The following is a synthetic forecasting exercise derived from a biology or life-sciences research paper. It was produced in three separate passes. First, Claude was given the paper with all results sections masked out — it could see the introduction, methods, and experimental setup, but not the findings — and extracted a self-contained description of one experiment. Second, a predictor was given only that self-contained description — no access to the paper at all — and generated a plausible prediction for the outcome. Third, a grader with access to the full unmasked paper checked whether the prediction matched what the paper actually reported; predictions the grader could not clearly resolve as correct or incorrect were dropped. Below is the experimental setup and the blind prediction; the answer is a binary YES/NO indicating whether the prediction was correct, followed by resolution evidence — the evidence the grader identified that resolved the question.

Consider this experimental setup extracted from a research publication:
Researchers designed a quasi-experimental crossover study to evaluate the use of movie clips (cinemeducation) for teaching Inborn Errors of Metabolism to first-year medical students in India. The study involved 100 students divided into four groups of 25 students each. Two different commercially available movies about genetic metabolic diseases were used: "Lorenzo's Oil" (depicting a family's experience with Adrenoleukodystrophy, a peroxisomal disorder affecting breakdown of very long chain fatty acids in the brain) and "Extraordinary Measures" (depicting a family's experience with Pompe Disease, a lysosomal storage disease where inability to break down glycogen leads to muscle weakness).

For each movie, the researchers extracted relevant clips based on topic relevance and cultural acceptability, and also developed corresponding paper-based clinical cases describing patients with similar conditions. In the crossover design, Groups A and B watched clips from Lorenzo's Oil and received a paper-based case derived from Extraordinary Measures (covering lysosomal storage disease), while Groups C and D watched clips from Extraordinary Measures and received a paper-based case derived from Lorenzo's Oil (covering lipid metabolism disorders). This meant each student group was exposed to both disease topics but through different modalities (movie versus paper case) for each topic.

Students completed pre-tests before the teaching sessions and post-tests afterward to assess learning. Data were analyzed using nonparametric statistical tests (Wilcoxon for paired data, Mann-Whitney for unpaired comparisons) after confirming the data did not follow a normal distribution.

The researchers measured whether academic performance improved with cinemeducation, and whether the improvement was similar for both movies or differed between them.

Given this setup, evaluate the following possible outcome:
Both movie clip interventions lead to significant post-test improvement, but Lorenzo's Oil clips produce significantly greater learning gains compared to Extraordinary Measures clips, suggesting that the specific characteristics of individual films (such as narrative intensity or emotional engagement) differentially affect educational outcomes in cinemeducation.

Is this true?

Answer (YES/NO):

==========

EXERCISE INSTRUCTIONS -> Print each of the lines above again, unchanged.

ANSWER TO THE EXERCISE ->
The following is a synthetic forecasting exercise derived from a biology or life-sciences research paper. It was produced in three separate passes. First, Claude was given the paper with all results sections masked out — it could see the introduction, methods, and experimental setup, but not the findings — and extracted a self-contained description of one experiment. Second, a predictor was given only that self-contained description — no access to the paper at all — and generated a plausible prediction for the outcome. Third, a grader with access to the full unmasked paper checked whether the prediction matched what the paper actually reported; predictions the grader could not clearly resolve as correct or incorrect were dropped. Below is the experimental setup and the blind prediction; the answer is a binary YES/NO indicating whether the prediction was correct, followed by resolution evidence — the evidence the grader identified that resolved the question.

Consider this experimental setup extracted from a research publication:
Researchers designed a quasi-experimental crossover study to evaluate the use of movie clips (cinemeducation) for teaching Inborn Errors of Metabolism to first-year medical students in India. The study involved 100 students divided into four groups of 25 students each. Two different commercially available movies about genetic metabolic diseases were used: "Lorenzo's Oil" (depicting a family's experience with Adrenoleukodystrophy, a peroxisomal disorder affecting breakdown of very long chain fatty acids in the brain) and "Extraordinary Measures" (depicting a family's experience with Pompe Disease, a lysosomal storage disease where inability to break down glycogen leads to muscle weakness).

For each movie, the researchers extracted relevant clips based on topic relevance and cultural acceptability, and also developed corresponding paper-based clinical cases describing patients with similar conditions. In the crossover design, Groups A and B watched clips from Lorenzo's Oil and received a paper-based case derived from Extraordinary Measures (covering lysosomal storage disease), while Groups C and D watched clips from Extraordinary Measures and received a paper-based case derived from Lorenzo's Oil (covering lipid metabolism disorders). This meant each student group was exposed to both disease topics but through different modalities (movie versus paper case) for each topic.

Students completed pre-tests before the teaching sessions and post-tests afterward to assess learning. Data were analyzed using nonparametric statistical tests (Wilcoxon for paired data, Mann-Whitney for unpaired comparisons) after confirming the data did not follow a normal distribution.

The researchers measured whether academic performance improved with cinemeducation, and whether the improvement was similar for both movies or differed between them.

Given this setup, evaluate the following possible outcome:
Both movie clip interventions lead to significant post-test improvement, but Lorenzo's Oil clips produce significantly greater learning gains compared to Extraordinary Measures clips, suggesting that the specific characteristics of individual films (such as narrative intensity or emotional engagement) differentially affect educational outcomes in cinemeducation.

Is this true?

Answer (YES/NO):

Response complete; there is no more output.